Ask Alice: Versöhnung mit der Mutter?
Liebe Nele,
tja, das ist wirklich keine einfache Frage. Aber die halbe Antwort gibst du ja schon selbst: Auch deine Mutter war natürlich ein Opfer dieses autoritären Vaters. Doch du wirst dich fragen: Warum hat sie mich (und sich) nicht geschützt? Warum ist sie nicht gegangen? Und du hast natürlich auch Beziehungsprobleme, weil du dieses Muster auf keinen Fall wiederholen willst.

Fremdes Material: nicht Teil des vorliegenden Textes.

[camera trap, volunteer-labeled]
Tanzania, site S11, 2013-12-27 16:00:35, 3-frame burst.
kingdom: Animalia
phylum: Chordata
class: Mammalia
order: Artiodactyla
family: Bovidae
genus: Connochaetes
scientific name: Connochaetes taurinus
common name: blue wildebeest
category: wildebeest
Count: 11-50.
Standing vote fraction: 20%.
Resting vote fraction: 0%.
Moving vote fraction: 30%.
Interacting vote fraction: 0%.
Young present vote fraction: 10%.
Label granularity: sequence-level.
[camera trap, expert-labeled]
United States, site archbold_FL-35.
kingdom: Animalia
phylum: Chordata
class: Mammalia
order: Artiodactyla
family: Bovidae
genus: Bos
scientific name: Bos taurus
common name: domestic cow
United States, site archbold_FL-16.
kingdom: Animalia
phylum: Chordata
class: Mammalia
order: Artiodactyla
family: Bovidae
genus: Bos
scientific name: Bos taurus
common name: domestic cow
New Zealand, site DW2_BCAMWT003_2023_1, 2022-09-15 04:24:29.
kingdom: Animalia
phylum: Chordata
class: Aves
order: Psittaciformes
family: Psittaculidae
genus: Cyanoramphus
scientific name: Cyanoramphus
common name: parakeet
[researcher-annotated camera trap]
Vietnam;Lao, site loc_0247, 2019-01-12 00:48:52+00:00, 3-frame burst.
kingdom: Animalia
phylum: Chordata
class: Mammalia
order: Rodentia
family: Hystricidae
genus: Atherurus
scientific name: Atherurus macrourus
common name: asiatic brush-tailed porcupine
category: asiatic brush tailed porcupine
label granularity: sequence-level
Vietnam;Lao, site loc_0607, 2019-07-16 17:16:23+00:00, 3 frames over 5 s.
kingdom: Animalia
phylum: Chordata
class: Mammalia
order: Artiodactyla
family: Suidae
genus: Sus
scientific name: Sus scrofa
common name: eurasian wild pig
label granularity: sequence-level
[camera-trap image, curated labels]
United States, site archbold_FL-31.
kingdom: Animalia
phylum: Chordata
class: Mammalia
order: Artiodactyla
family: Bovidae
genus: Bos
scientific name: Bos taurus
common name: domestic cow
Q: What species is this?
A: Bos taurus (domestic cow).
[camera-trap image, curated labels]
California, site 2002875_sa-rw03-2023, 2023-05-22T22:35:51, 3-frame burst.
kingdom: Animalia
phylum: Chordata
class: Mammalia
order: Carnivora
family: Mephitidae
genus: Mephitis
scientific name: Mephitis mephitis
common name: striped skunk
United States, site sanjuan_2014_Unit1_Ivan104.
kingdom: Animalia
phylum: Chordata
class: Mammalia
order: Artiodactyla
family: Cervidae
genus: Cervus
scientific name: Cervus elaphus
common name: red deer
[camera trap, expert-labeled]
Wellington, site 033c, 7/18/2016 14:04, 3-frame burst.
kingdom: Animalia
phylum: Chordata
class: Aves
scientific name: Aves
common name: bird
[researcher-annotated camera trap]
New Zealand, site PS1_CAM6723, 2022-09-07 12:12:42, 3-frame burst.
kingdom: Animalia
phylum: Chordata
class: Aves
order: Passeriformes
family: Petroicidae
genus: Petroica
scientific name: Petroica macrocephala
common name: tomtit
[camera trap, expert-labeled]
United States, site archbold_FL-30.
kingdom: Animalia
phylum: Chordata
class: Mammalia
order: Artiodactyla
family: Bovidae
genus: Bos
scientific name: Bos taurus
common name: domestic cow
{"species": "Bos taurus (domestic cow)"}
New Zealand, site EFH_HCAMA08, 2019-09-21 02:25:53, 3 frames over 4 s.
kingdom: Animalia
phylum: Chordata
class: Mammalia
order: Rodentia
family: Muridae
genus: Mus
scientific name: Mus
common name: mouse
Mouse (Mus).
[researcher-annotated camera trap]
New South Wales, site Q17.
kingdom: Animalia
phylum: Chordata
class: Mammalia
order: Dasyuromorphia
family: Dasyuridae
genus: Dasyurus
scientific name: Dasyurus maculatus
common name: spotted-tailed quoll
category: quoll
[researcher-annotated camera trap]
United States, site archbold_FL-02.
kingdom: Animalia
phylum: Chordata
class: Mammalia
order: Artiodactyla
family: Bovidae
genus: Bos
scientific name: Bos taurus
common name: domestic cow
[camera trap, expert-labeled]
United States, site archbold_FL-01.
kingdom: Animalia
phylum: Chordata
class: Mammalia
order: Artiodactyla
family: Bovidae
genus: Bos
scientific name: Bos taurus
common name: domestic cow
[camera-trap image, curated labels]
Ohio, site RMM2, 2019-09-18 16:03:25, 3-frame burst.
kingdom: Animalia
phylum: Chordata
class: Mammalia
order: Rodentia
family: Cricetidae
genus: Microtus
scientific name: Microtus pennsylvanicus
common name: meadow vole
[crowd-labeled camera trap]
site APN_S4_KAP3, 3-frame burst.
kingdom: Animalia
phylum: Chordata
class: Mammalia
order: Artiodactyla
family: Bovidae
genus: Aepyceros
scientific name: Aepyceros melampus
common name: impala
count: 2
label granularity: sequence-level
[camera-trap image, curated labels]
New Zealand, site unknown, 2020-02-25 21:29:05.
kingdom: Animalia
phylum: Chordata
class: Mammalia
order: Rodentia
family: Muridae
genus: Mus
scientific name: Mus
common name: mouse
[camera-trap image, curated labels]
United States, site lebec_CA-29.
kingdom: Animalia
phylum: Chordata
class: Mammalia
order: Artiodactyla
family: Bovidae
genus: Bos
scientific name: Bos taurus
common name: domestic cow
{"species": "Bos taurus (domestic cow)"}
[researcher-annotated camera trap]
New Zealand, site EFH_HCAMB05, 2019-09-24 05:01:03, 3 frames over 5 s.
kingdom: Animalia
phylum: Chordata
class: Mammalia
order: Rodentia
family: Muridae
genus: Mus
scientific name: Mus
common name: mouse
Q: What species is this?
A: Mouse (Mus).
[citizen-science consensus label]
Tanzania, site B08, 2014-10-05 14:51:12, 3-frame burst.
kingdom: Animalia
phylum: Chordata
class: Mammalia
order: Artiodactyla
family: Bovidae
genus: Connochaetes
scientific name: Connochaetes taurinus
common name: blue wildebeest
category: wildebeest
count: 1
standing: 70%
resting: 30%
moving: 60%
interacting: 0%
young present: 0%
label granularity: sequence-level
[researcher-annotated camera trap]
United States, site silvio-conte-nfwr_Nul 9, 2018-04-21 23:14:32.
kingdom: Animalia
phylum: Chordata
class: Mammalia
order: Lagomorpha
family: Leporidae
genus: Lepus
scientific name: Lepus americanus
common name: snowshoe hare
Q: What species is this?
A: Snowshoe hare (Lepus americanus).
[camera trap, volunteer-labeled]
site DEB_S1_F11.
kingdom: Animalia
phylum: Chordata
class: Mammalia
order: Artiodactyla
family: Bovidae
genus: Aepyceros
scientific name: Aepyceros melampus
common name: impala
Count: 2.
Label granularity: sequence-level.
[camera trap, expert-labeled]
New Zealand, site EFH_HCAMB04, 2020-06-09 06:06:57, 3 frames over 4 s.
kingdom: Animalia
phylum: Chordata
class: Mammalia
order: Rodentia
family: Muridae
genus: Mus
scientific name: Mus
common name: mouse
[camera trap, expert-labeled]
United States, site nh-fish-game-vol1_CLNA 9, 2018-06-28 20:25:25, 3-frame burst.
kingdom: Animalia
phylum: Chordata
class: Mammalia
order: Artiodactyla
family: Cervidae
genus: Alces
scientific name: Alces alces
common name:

Andererseits, Nele, du bist jetzt 55 Jahre alt. Also sehr erwachsen. Und irgendwann kann man nicht mehr alles mit seiner schwierigen Kindheit erklären oder gar entschuldigen. Ich meine, du solltest versuchen, den Schatten der Vergangenheit zu entkommen und dein Leben selbstbestimmt in die Hand nehmen.
Und vermutlich würde es sowohl für deine Mutter wie auch für dich Sinn machen, wenn du sie einmal offen und direkt auf alles ansprichst. Oder? Du musst auch nicht alles verstehen. Du bist ja ihre Tochter, nicht ihre Therapeutin. Aber entweder du verstehst sie doch noch – oder du magst dich nicht mehr mit ihr versöhnen. Dazu hast du auch das Recht.
Die große und leider im vorletzten Jahr verstorbene Analytikerin Margarete Mitscherlich hat einmal den Satz geprägt: „Man muss auch hassen können!“ Manchmal sogar die eigene Mutter.
Also entscheide dich: Verstehen oder Hassen. Aber verharre nicht im Selbstmitleid. Greife dein Leben beim Schopf.
Und grüß’ mir herzlich deine zwei Kater!